Please help me to solve this problem. I need to find the sum of an infinite series: $$ S = 1 + 1 + \frac34 + \frac12 + \frac5{16} + \cdots $$
I tried to imagine this series as a derivative of a certain function $$ f(x) = x + 2x^{1/2} + 3x^{1/4} + 4x^{1/8} + \cdots + nx^{1/2^{n-1}}. $$
But I did not understand how to find the value of the derivative at the point $x = 1$.
I would be very grateful if someone would help me. Thank you in advance.

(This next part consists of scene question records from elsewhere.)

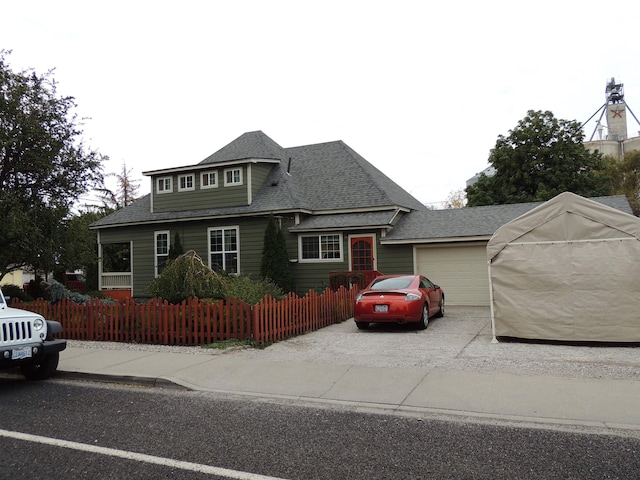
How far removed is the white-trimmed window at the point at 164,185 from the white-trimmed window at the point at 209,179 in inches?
71.9

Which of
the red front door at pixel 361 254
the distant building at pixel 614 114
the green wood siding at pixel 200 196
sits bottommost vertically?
the red front door at pixel 361 254

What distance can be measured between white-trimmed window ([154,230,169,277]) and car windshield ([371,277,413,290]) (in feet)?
43.1

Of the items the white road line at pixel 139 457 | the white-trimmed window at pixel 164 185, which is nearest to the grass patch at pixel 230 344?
the white road line at pixel 139 457

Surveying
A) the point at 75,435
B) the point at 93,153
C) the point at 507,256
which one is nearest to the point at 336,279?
the point at 507,256

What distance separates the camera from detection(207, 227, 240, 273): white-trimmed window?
20.7 metres

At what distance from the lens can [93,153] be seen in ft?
54.0

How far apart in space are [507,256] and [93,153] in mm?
13719

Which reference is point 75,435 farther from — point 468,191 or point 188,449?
point 468,191

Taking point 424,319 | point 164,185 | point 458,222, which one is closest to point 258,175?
point 164,185

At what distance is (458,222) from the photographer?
60.3ft

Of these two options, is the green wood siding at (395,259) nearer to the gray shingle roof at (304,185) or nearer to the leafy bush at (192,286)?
the gray shingle roof at (304,185)

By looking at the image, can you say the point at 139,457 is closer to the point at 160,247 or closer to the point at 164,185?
the point at 160,247

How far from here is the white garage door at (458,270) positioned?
17.2 m

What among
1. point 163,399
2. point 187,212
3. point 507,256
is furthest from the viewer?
point 187,212
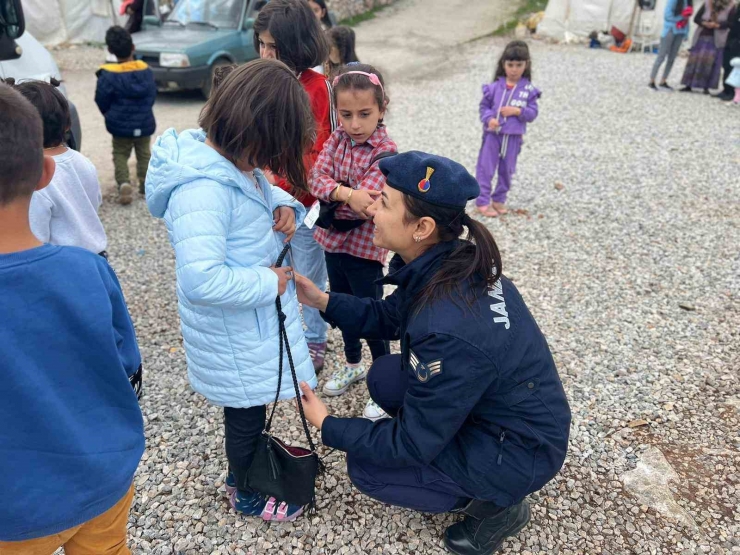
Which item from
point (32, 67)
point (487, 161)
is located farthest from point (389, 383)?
point (32, 67)

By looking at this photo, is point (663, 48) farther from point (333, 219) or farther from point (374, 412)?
point (374, 412)

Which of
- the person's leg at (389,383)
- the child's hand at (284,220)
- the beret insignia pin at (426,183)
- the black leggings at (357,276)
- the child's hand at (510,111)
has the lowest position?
the person's leg at (389,383)

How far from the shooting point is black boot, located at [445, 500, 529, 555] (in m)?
2.21

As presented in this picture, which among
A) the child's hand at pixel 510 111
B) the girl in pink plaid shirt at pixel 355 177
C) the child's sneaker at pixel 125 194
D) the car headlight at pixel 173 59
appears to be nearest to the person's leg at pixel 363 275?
the girl in pink plaid shirt at pixel 355 177

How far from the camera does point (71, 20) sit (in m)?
12.2

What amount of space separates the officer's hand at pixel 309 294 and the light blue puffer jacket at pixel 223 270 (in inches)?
5.4

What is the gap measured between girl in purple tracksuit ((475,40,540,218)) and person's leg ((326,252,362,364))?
2.92m

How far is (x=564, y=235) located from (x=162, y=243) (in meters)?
3.62

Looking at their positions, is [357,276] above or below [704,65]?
above

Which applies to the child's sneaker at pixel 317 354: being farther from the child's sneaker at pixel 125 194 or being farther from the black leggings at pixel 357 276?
the child's sneaker at pixel 125 194

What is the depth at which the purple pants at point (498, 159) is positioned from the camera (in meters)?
5.38

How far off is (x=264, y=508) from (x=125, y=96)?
4.47m

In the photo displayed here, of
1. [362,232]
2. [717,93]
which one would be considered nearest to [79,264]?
[362,232]

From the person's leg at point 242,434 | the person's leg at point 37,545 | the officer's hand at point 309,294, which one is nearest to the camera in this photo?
the person's leg at point 37,545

Notice that your series is equal to
$$\frac{1}{2^0}+\frac{2}{2^1}+\frac{3}{2^2}+\frac{4}{2^3} +\dots=\sum^{\infty}_{n=0}\frac{n}{2^{n-1}}=\sum^{\infty}_{n=0}2^{1-n}n=2 \sum^{\infty}_{n=0}2^{-n}n$$
Let's check if this series converges
Take the limit as n approaches $\infty$ of $\left| \frac{\frac{n+1}{2^{(n+1)-1}}}{\frac{n}{2^{n-1}}}\right|$
$$\lim _{n \to \infty} \left| \frac{\frac{n+1}{2^{(n+1)-1}}}{\frac{n}{2^{n-1}}}\right|=\frac{1}{2}$$
Since the limit is less than 1 , the series converges absolutely .
Consider the sum $$\sum ^{\infty}_{n=0} Z_0^n=\frac{1}{1-Z_0}$$
Differentiate both sides with respect to $Z_0$
$$\sum ^{\infty}_{n=0}\frac{nZ^n_0}{Z_0}=\frac{1}{(Z_0-1)^2}$$
Multiply by $Z_0$
$$\sum ^{\infty}_{n=0}nZ^n_0=\frac{Z_0}{(Z_0-1)^2} $$
Setting $Z_0=\frac{1}{2}$ , we get that
$$\sum ^{\infty}_{n=0}2^{-n}n=2$$
therefore ,
$$2\left(\sum ^{\infty}_{n=0}2^{-n}n\right )=2(2)$$
Hence ,
$$\sum ^{\infty}_{n=0}2^{-n}n=4$$